Fechado em 2012, o diagnóstico foi escondido de familiares e amigos por mais de um ano. No começo, Rosana nem sabia direito o que significava um ‘carcinoma medular pouco diferenciado’. Ela subestimou o tumor na tireoide. Achava que era simples, por isso não carecia de alertar os parentes. “Pensei que seria um tratamento simples, mas, com a investigação do caso, o médico me avisou qual era a real dimensão do problema”, detalha. A realidade dura do tratamento logo provocou uma reviravolta na vida da professora.
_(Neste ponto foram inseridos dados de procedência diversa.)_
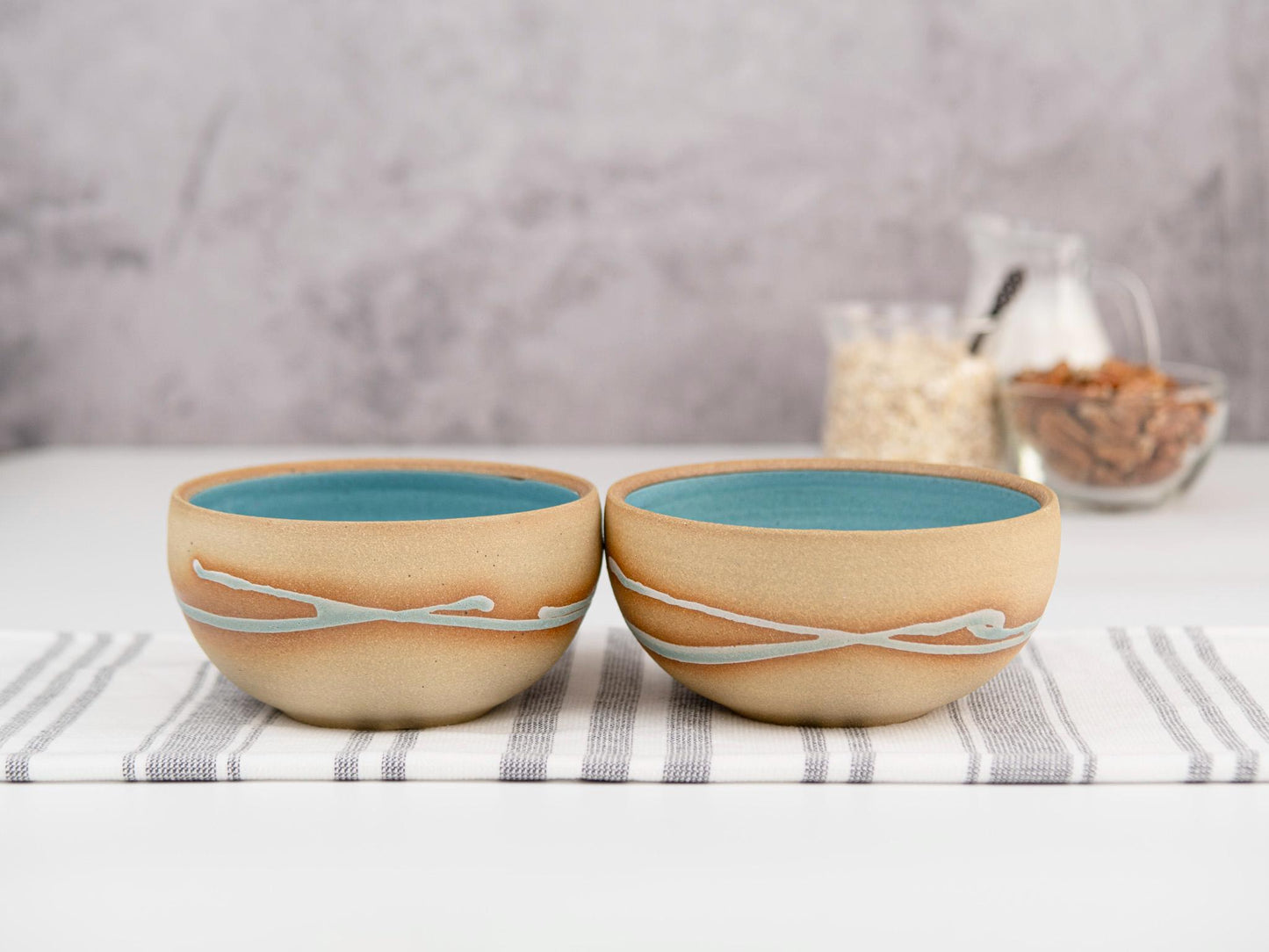 Breakfast Soup Salad Small Bowl: White/Turquoise, Stoneware, Handmade Aesthetic Modern Cereal Oatmeal Bowl Stoneware Decor Artisian Bowl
Ficou sem andar, parou de dirigir — um dos maiores prazeres —, o perfeccionismo com a higiene da casa deu lugar a longas temporadas deitada. Passou aniversários sem poder receber um abraço sequer.

Choque

O que mais aterroriza Rosana é que o tratamento não tem expectativa de voltar à normalidade. A Secretaria de Saúde confirma a falta de previsão. “O medicamento Vandetanib não é padronizado e, portanto, não tem distribuição obrigatória pela rede pública. A aquisição somente é feita por meio de decisão judicial”, explica a pasta, em nota. Nem as recomendações da Justiça têm colocado fim à espera da professora. Em toda a capital federal, somente duas pessoas dependem da medicação. O último andamento do processo de aquisição do insumo ocorreu em 22 de novembro. O fornecedor está faturando o pagamento da compra e não há data para as caixas de Vandetanib 300mg chegarem na casa de Rosana. Além disso, a distribuição da injeção de Zometa 4 mg (fortificante ósseo), cujo estoque estava zerado desde 20 de novembro, só deve ser regularizada no final da semana.